(Beginning of Information)
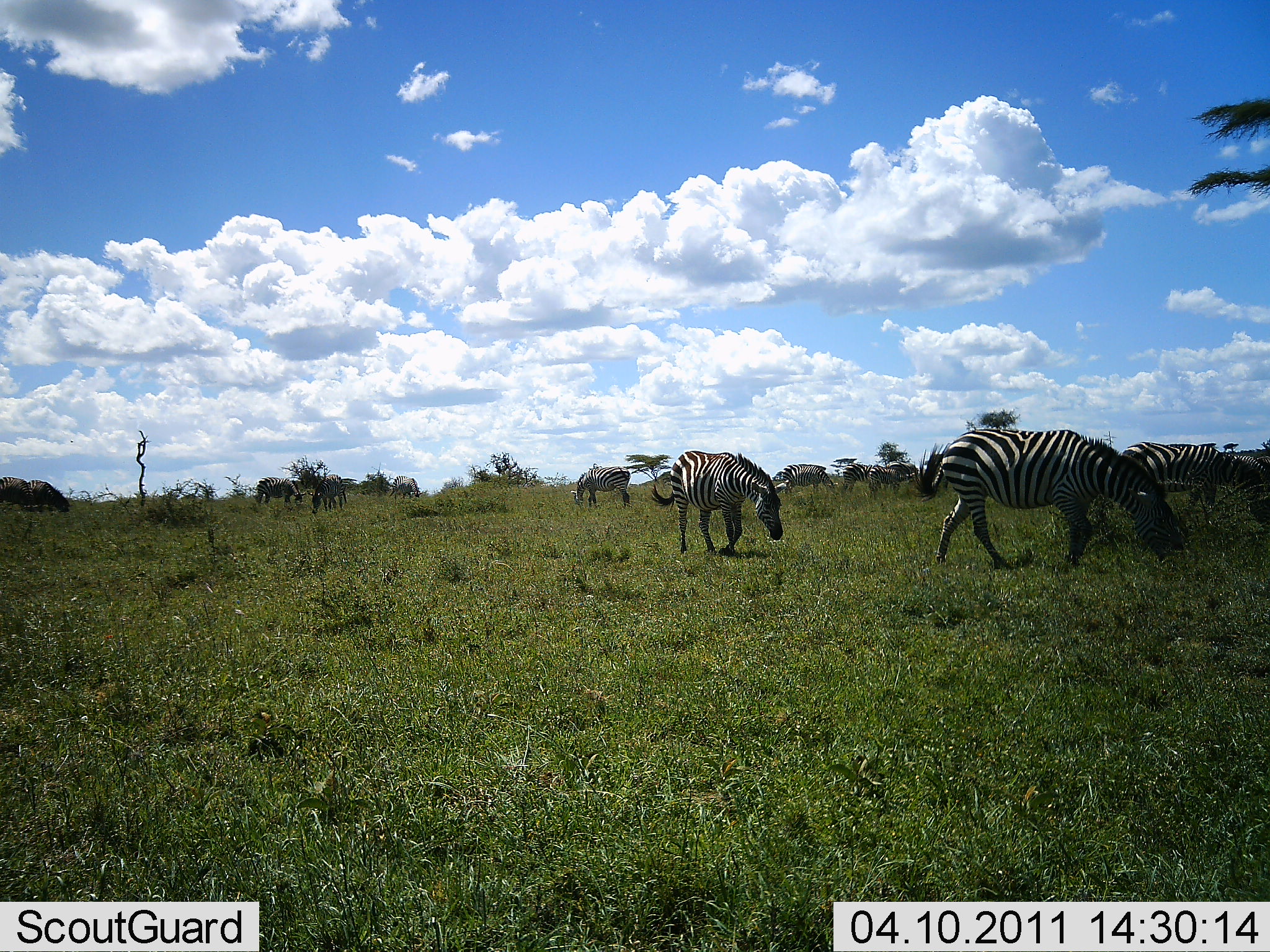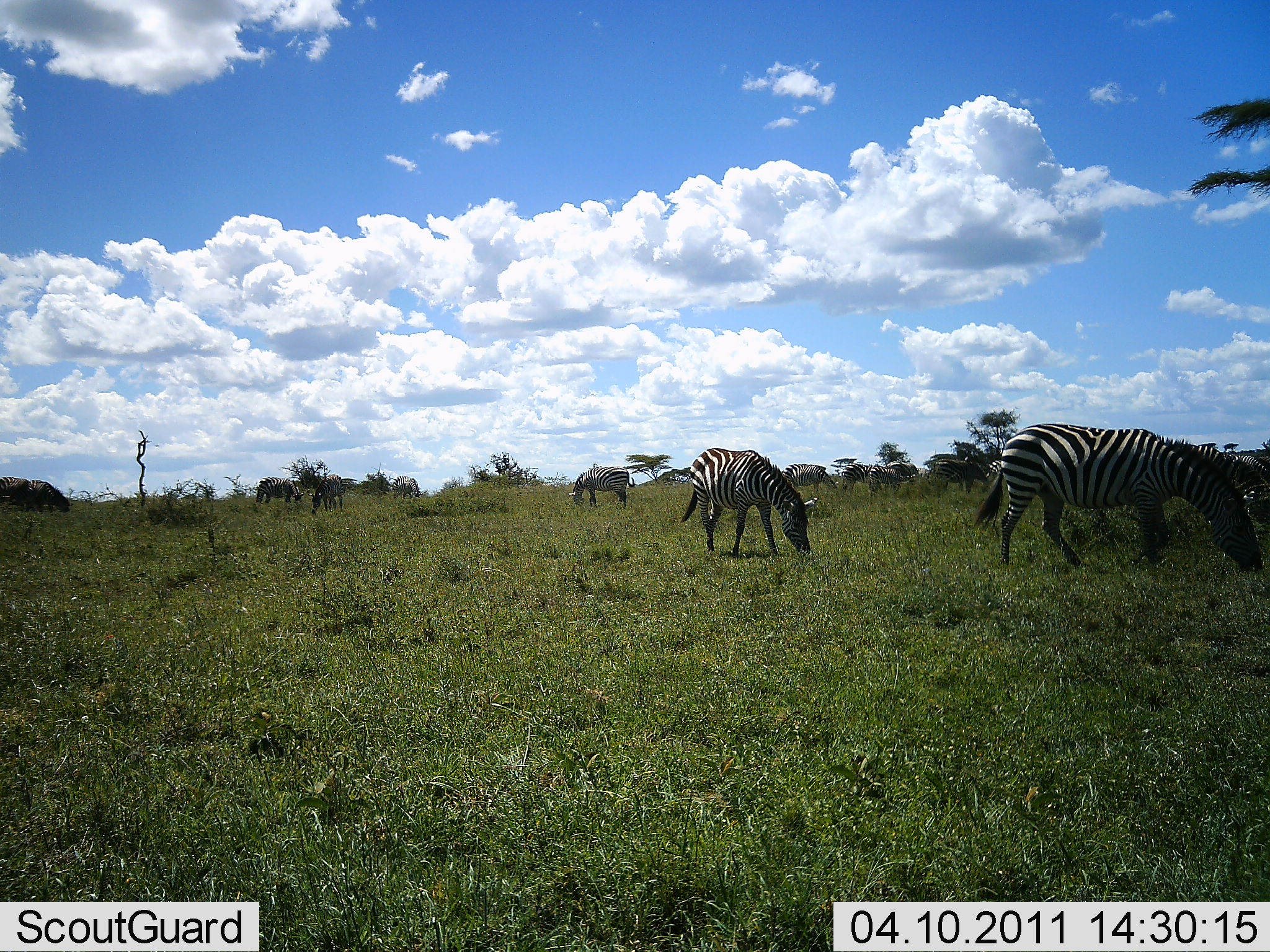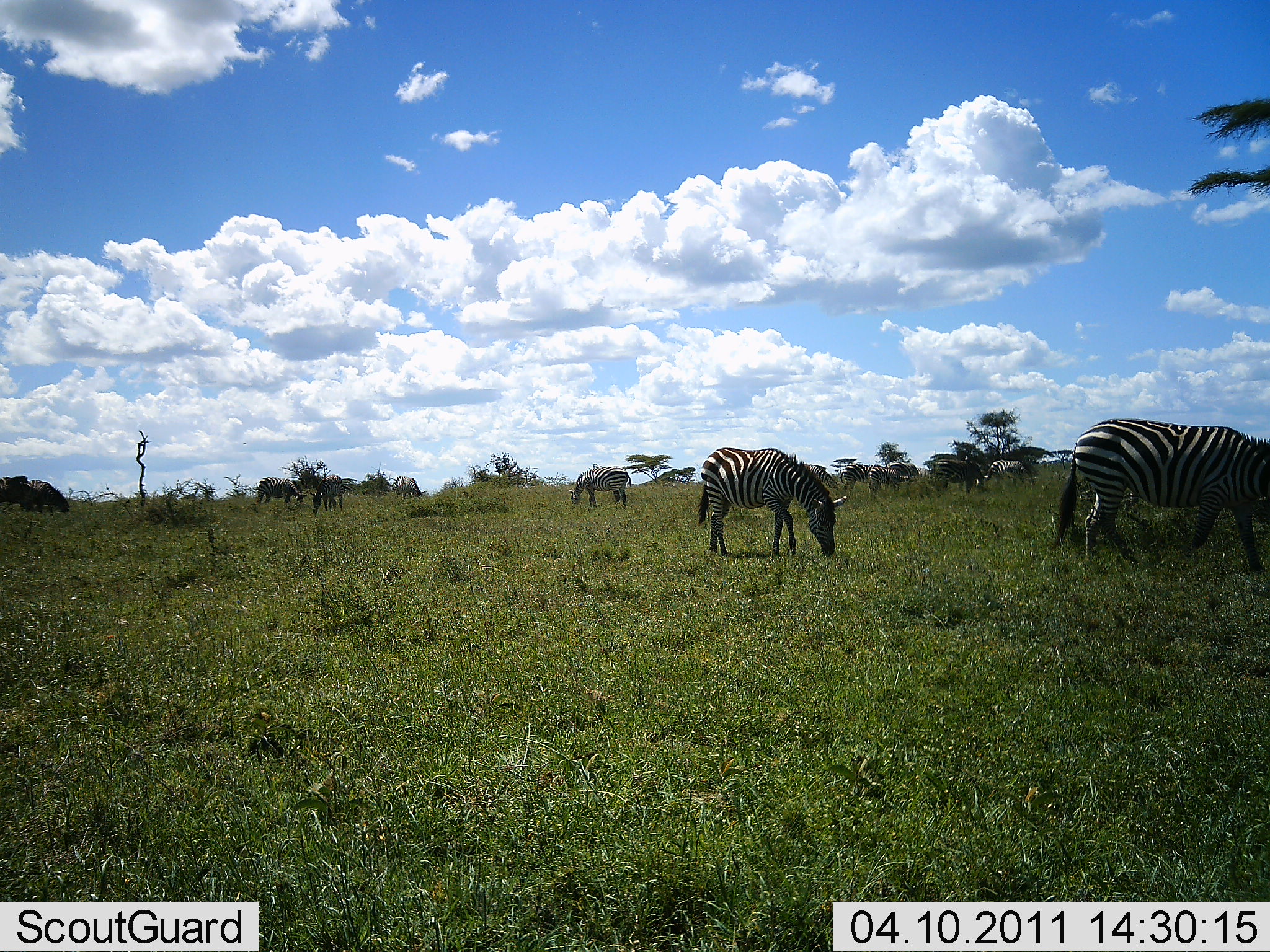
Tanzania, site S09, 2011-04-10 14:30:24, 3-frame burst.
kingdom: Animalia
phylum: Chordata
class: Mammalia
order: Perissodactyla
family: Equidae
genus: Equus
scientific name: Equus quagga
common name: plains zebra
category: zebra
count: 7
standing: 41%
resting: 6%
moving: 29%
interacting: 0%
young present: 0%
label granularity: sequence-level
(End of Information)
• Aim of the exercise:
Once the pictures are set aside, write out the entries verbatim.

• Solution for this problem:
Tanzania, site S09, 2011-04-10 14:30:24, 3-frame burst.
kingdom: Animalia
phylum: Chordata
class: Mammalia
order: Perissodactyla
family: Equidae
genus: Equus
scientific name: Equus quagga
common name: plains zebra
category: zebra
count: 7
standing: 41%
resting: 6%
moving: 29%
interacting: 0%
young present: 0%
label granularity: sequence-level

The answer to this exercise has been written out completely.